Friday, January 3, 2014


by Herbert B. Rosana, Ph.D. 

“By common confession, great is the mystery of godliness: He was revealed in the flesh, Was vindicated in the Spirit, Seen by angels, Proclaimed among the nations, Believed on in the world, taken up in glory.” 1 Timothy 3:16 (NASB)

Christmas is always has something to do with gift giving.  People are delighted with gifts.  And gift giving do teach us about certain values.  For one it gives us the opportunity to show gratitude, second it also teaches us to appreciate others, and third it helps us recognize our interdependence and need to communicate.

In olden times January 6 is always considered as the day of gift-giving.  This is the reason why we use the word epiphany which means manifestation, derived from the Greek word ephiphaneia and from the Latin, ephiphania.  We celebrate the solemnity of the Epiphany of the Lord.  Through the feast of the magi, Christ was manifested as the gift of God to Israel and to the whole of Humankind.  Today the fulfillment of the promise given by God to Abraham and to his children was made manifest.  The magi bearing gifts, Gold, Myrrh, and frankincense.  This symbolizes the office of Christ, King (gold), Sacrificial Victim (Myrrh) and Priest (frankincense). 

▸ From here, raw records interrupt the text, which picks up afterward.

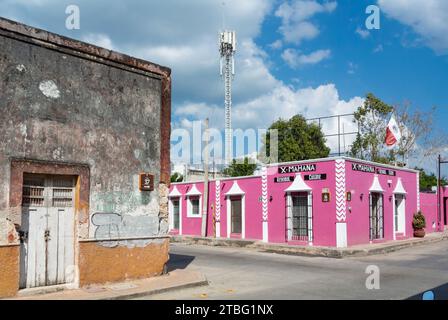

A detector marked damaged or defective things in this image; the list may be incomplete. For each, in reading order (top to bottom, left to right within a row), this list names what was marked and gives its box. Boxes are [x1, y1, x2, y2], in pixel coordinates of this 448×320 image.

rusty metal door [19, 175, 75, 290]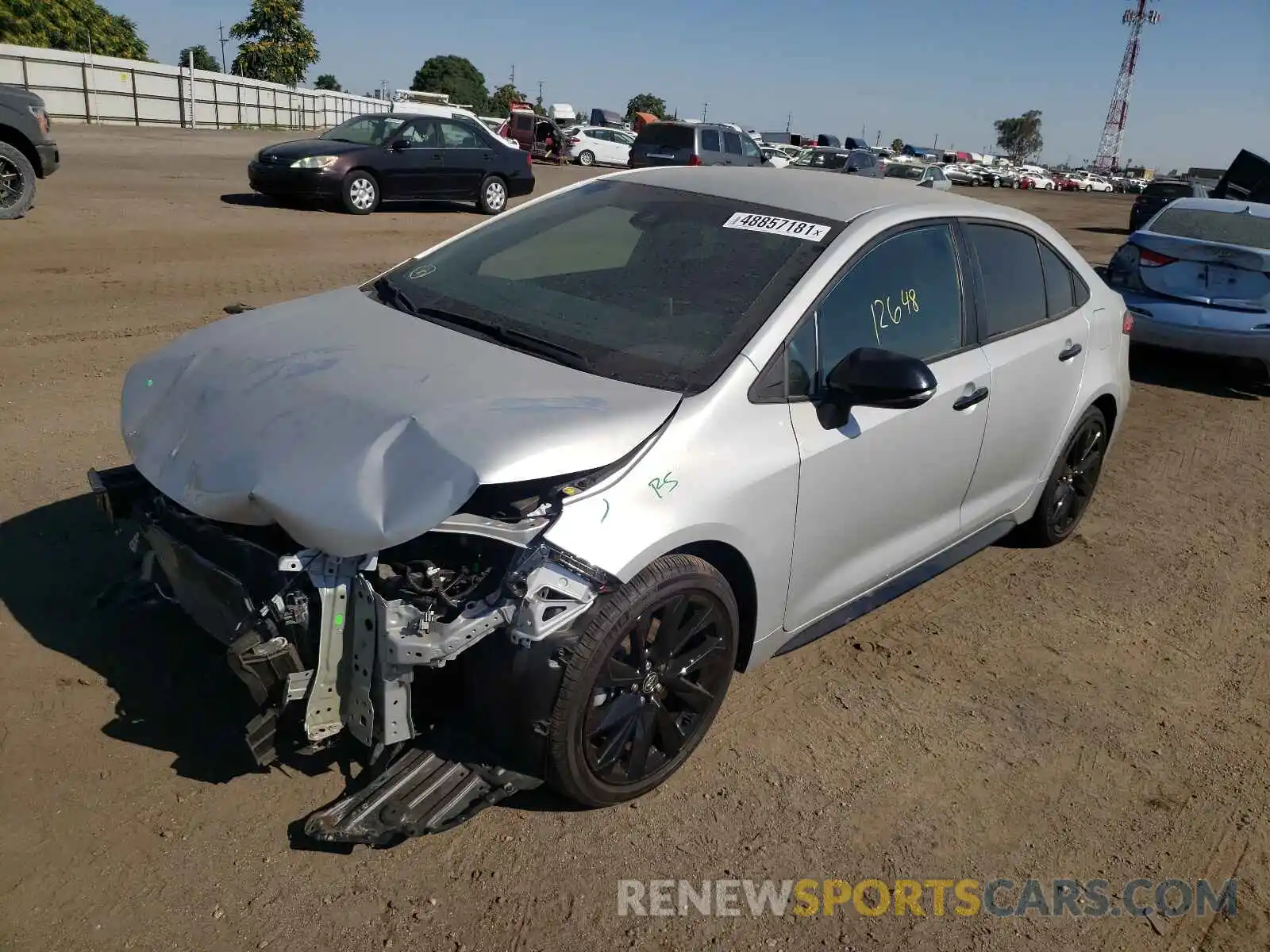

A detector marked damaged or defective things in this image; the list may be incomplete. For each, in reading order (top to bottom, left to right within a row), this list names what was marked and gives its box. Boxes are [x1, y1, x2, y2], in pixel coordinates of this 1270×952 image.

crumpled hood [122, 286, 680, 551]
damaged silver car [94, 167, 1137, 847]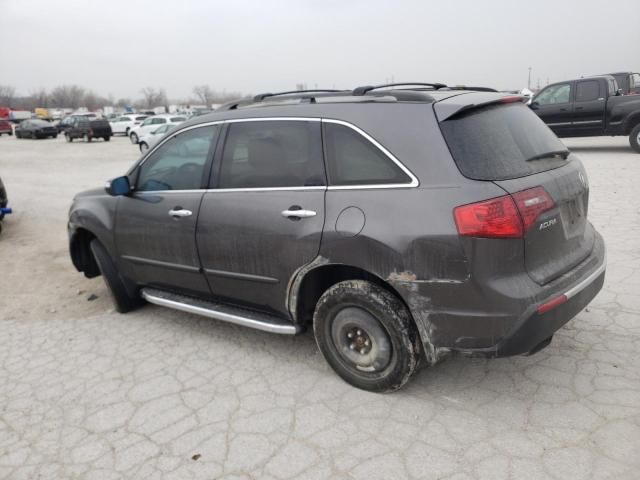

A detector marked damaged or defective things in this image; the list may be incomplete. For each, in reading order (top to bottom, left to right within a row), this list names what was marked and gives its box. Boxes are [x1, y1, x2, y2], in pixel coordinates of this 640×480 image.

cracked pavement [0, 133, 636, 478]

The verse above (1 Timothy 3:16) summarizes the economy of salvation. For when Jesus Christ was born, taught, live, died and ascended into heaven, and into the summation of the entire paschal mystery, the whole world and the Universe as if in a cosmological way converge in the person of Christ – who was manifest in the flesh, seen by angels, proclaimed among the nations, believed on in the world, and now is seated at the right hand of God, and will come again in glory to judge the living and the dead.  From a distance, the angels proclaimed the message, “Peace to all men of goodwill.”  For his incarnation was witnessed both by the good angels and the bad angels, the souls of the dead in Hades also witnessed the redeeming work of Christ, for when Jesus died he descended into the lower parts of the earth and proclaimed the gospel to the souls of the dead.  His message was preached among the nations.  A group of people believed his message, the ecclesia.  And we await the final coming.  Whether we are alive or dead we as believers are consumed by hope, we live by hope and we die in hope. That this same Christ whom we believed on will raise us back again to life, show us His mercy and bring us to everlasting life. 

What a great gift we have in Jesus Christ. – This is the whole meaning of the epiphany.  And in gratitude we say: “What shall I repay the Lord for all this things He has given me? I will take the cup of the Lord and bless His Name.”  What a wonderful gift we have in Jesus. Amen.